▶ [Отрывок для чтения]
Георгий Иванов - Вадим Крейд 8 стр.


Георгий Иванов бывал и на музыкальных понедельниках в "Собаке". Памятным событием стало выступление балерины Карсавиной, танцевавшей на зеркале под музыкальную пьесу Люлли с таким знакомым Георгию Иванову названием "Отплытие на Цитеру". В память об этом выступлении издали маленькую книгу "Тамаре Платоновне Карсавиной – "Бродячая собака". 26 марта 1914" и преподнесли выдающейся балерине на день рождения. Участники подарочного альбома, предварявшегося статьей Николая Евреинова, – художники, завсегдатаи подвала. А из поэтов в ней приняли Кузмин, Ахматова, Гумилёв, Лозинский, Петр Потемкин. Георгий Иванов написал стихотворение на случай "В альбом Т. П. Карсавиной", великолепный образец редкого размера - хориямба:

Пристальный взгляд балетомана,
Сцены зеленый полукруг,
В облачке светлого тумана
Плеч очертания и рук.

Скрипки и звучные валторны
Словно измучены борьбой.
Но золотистый и просторный
Купол, как небо, над тобой.

Крылья невидимые веют,
Сердце уносится дрожа
Ввысь, где амуры розовеют,
Рог изобилия держа.

Помнил Георгий Иванов и ученый доклад совсем молодого Виктора Шкловского "Место футуризма в истории языка", и продлившиеся до поздней ночи прения. Приветливо, почти торжественно встречали в "Собаке" прибывшего из Франции "короля поэтов" Поля Фора. Его стихи в переводе Бальмонта читала Любовь Блок. Петр Потемкин, человек без быта, дитя богемы, писал специально для "Собаки" забавные скетчи и сам был их постановщиком. Памятным был "вечер пяти" - одновременно поэзия и художественная выставка. На нем Игорь Северянин, Давид Бурлюк и Василий Каменский читали стихи на фоне декораций, написанных Сергеем Судейкиным и художником-сатириконцем Алексеем Радаковым. В 1914-м зачастил в кабачок Александр Иванович Тиняков - типаж радикальной богемы. С ним коротал ночные часы талантливейший Борис Садовской, написавший однажды тут же за столиком:

Прекрасен поздний час в собачьем душном крове,
Когда весь в фонарях чертог сиять готов,
Когда пред зеркалом Кузмин подводит брови
И семенит рысцой к буфету Тиняков.

Строки данных
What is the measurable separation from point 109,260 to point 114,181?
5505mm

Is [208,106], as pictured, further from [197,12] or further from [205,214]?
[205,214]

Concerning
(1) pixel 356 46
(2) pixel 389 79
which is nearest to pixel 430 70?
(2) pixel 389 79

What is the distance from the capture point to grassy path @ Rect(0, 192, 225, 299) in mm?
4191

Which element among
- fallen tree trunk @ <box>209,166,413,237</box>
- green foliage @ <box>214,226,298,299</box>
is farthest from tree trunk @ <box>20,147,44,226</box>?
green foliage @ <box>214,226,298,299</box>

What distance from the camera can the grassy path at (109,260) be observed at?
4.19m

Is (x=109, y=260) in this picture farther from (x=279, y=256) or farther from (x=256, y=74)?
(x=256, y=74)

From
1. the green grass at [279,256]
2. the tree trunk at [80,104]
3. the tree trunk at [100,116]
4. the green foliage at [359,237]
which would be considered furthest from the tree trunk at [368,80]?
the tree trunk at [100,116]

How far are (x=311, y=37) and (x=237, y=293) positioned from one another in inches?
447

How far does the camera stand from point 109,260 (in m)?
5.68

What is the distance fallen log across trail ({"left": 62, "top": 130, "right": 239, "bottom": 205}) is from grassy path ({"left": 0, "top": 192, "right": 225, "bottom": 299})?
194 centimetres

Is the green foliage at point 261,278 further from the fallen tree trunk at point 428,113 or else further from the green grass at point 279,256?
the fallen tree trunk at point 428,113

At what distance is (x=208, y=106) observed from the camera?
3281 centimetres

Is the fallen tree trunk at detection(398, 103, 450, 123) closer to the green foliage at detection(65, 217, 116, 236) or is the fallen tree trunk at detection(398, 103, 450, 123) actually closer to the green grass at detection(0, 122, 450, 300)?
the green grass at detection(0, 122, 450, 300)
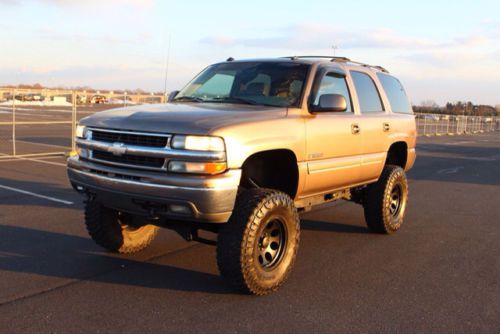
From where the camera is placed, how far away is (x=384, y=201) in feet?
22.1

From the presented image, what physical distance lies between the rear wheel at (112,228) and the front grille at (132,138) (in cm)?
85

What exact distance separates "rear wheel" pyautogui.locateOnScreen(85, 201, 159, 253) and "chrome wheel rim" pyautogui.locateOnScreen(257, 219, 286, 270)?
→ 47.3 inches

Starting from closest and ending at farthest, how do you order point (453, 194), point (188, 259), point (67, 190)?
point (188, 259)
point (67, 190)
point (453, 194)

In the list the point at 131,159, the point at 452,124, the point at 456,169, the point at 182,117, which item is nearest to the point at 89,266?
the point at 131,159

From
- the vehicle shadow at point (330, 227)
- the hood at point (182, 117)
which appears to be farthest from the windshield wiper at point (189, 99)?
the vehicle shadow at point (330, 227)

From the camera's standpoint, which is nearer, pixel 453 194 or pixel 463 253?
pixel 463 253

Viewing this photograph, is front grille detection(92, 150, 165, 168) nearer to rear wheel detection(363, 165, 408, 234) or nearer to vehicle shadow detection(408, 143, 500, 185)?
rear wheel detection(363, 165, 408, 234)

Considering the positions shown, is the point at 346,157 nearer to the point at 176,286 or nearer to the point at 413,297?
the point at 413,297

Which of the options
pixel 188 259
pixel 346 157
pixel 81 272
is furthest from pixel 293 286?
pixel 81 272

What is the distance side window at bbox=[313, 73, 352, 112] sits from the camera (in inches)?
220

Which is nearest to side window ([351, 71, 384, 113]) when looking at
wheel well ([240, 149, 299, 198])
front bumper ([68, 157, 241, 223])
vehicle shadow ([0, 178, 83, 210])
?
wheel well ([240, 149, 299, 198])

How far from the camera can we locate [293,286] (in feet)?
16.0

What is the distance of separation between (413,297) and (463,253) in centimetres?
184

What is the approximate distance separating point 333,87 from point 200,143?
2.24 meters
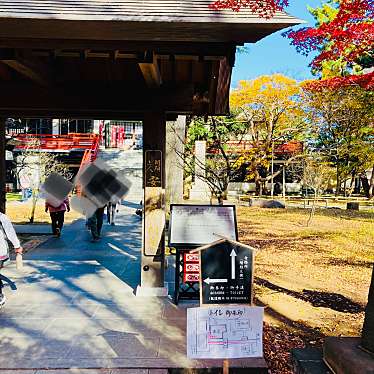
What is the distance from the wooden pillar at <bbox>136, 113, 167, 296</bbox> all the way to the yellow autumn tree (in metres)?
15.7

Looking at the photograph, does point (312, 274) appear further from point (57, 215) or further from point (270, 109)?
point (270, 109)

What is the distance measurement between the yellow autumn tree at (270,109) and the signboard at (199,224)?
616 inches

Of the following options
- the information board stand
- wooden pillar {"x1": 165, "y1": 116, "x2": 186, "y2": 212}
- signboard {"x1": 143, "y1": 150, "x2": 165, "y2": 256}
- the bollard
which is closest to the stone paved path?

▶ [Инструкции к работе]
**1.** Пожалуйста, определите, соответствуют ли отрывку о «Бродячей собаке» утверждения (а), (б) и (в), и к каждому ответу «да» или «нет» приведите решающие слова отрывка точной цитатой. (а) Карсавина танцевала на зеркале под пьесу Люлли «Отплытие на Цитеру». (б) Стихи Поля Фора в переводе Бальмонта читал сам Бальмонт. (в) Доклад «Место футуризма в истории языка» сделал Виктор Шкловский.
**2.** Продолжите отрывок о «Бродячей собаке» с того места, на котором он заканчивается.

▶ [Ответы к упражнению]
**1.**
(а) Да: «танцевавшей на зеркале под музыкальную пьесу Люлли с таким знакомым Георгию Иванову названием "Отплытие на Цитеру"».
(б) Нет: «Его стихи в переводе Бальмонта читала Любовь Блок».
(в) Да: «ученый доклад совсем молодого Виктора Шкловского "Место футуризма в истории языка"».

**2.**
Прекрасен песий кров, когда шагнуло за ночь,
Когда Ахматова богиней входит в зал,
Потемкин пьет коньяк и Александр Иваныч
О майхородусах Нагродской рассказал.

Но вот уж близок день; уж месяц бледноокий,
Как Конге щурится под петушиный крик,
И шубы разроняв, склоняет Одинокий
Швейцару на плечо свой помертвелый лик.

О буйном Тинякове (печатался под псевдонимом Одинокий) Георгий Иванов рассказал в мемуарном очерке "Александр Иванович", а воспоминания о Садовском включил в "Петербургские зимы". "И сколько сейчас забытых, неписанную историю творящих слов было в тебе произнесено в те быстро сгоравшие ночи, когда по твоим склизким и снегом занесенным ступенькам спускались наряду с лоснящимися бархатными тужурками и косоворотками чрезмерно громко смеявшиеся дамы в декольте и своими моноклями игравшие безукоризненно скроенные фраки", - ностальгически писал уже в Париже один из "бродячесобачьих" знакомых Георгия Иванова.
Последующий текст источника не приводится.